DIRECTIONS: Render every line of the data below as a JSON list of strings, one string per line, with blank lines and the pictures left out.

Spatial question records
::::

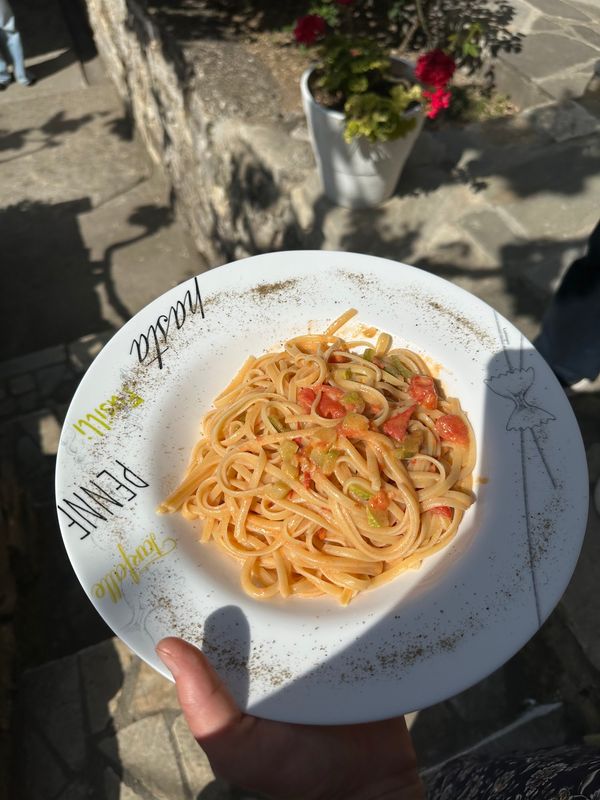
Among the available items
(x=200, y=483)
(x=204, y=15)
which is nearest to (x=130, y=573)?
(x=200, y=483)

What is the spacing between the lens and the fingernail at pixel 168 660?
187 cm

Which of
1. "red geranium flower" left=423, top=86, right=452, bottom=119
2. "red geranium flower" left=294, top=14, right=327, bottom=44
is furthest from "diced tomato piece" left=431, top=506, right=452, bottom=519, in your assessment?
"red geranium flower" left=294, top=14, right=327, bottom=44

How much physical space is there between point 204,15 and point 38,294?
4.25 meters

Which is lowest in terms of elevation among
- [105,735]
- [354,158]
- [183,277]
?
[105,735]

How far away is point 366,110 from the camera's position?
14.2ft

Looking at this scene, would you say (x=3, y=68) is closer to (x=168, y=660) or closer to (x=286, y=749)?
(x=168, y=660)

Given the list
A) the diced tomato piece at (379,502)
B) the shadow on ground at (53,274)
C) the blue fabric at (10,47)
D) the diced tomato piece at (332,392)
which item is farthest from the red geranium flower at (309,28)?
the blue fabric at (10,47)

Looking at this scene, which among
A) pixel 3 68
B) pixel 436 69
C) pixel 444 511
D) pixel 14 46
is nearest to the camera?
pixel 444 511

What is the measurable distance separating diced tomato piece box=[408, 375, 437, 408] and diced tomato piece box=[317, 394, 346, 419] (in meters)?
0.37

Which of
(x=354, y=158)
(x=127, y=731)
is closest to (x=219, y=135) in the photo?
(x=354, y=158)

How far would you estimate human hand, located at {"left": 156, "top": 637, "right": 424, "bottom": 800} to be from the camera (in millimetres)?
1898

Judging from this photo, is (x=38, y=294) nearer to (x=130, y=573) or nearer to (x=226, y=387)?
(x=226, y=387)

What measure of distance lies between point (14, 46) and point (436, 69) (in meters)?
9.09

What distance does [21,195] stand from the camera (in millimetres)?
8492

::::

EXERCISE RESULT:
[
  "Among the available items",
  "(x=200, y=483)",
  "(x=204, y=15)",
  "which is nearest to (x=130, y=573)?",
  "(x=200, y=483)",
  "What is the spacing between the lens and the fingernail at pixel 168 660?",
  "187 cm",
  "Which of",
  "1. \"red geranium flower\" left=423, top=86, right=452, bottom=119",
  "2. \"red geranium flower\" left=294, top=14, right=327, bottom=44",
  "is furthest from \"diced tomato piece\" left=431, top=506, right=452, bottom=519, in your assessment?",
  "\"red geranium flower\" left=294, top=14, right=327, bottom=44",
  "How much physical space is there between point 204,15 and point 38,294?",
  "4.25 meters",
  "Which is lowest in terms of elevation among",
  "- [105,735]",
  "- [354,158]",
  "- [183,277]",
  "?",
  "[105,735]",
  "How far away is point 366,110 from the camera's position?",
  "14.2ft",
  "Looking at this scene, would you say (x=3, y=68) is closer to (x=168, y=660) or closer to (x=286, y=749)?",
  "(x=168, y=660)",
  "Given the list",
  "A) the diced tomato piece at (379,502)",
  "B) the shadow on ground at (53,274)",
  "C) the blue fabric at (10,47)",
  "D) the diced tomato piece at (332,392)",
  "which item is farthest from the red geranium flower at (309,28)?",
  "the blue fabric at (10,47)",
  "Looking at this scene, which among",
  "A) pixel 3 68",
  "B) pixel 436 69",
  "C) pixel 444 511",
  "D) pixel 14 46",
  "is nearest to the camera?",
  "pixel 444 511",
  "What is the measurable distance separating diced tomato piece box=[408, 375, 437, 408] and diced tomato piece box=[317, 394, 346, 419] (in meters)?",
  "0.37",
  "Which of",
  "(x=354, y=158)",
  "(x=127, y=731)",
  "is closest to (x=219, y=135) in the photo?",
  "(x=354, y=158)",
  "How far would you estimate human hand, located at {\"left\": 156, \"top\": 637, \"right\": 424, \"bottom\": 800} to be from the camera (in millimetres)?",
  "1898",
  "Judging from this photo, is (x=38, y=294) nearer to (x=130, y=573) or nearer to (x=226, y=387)?",
  "(x=226, y=387)",
  "What measure of distance lies between point (14, 46) and point (436, 69) (in meters)?",
  "9.09",
  "What distance does [21,195] stand from the camera (in millimetres)?",
  "8492"
]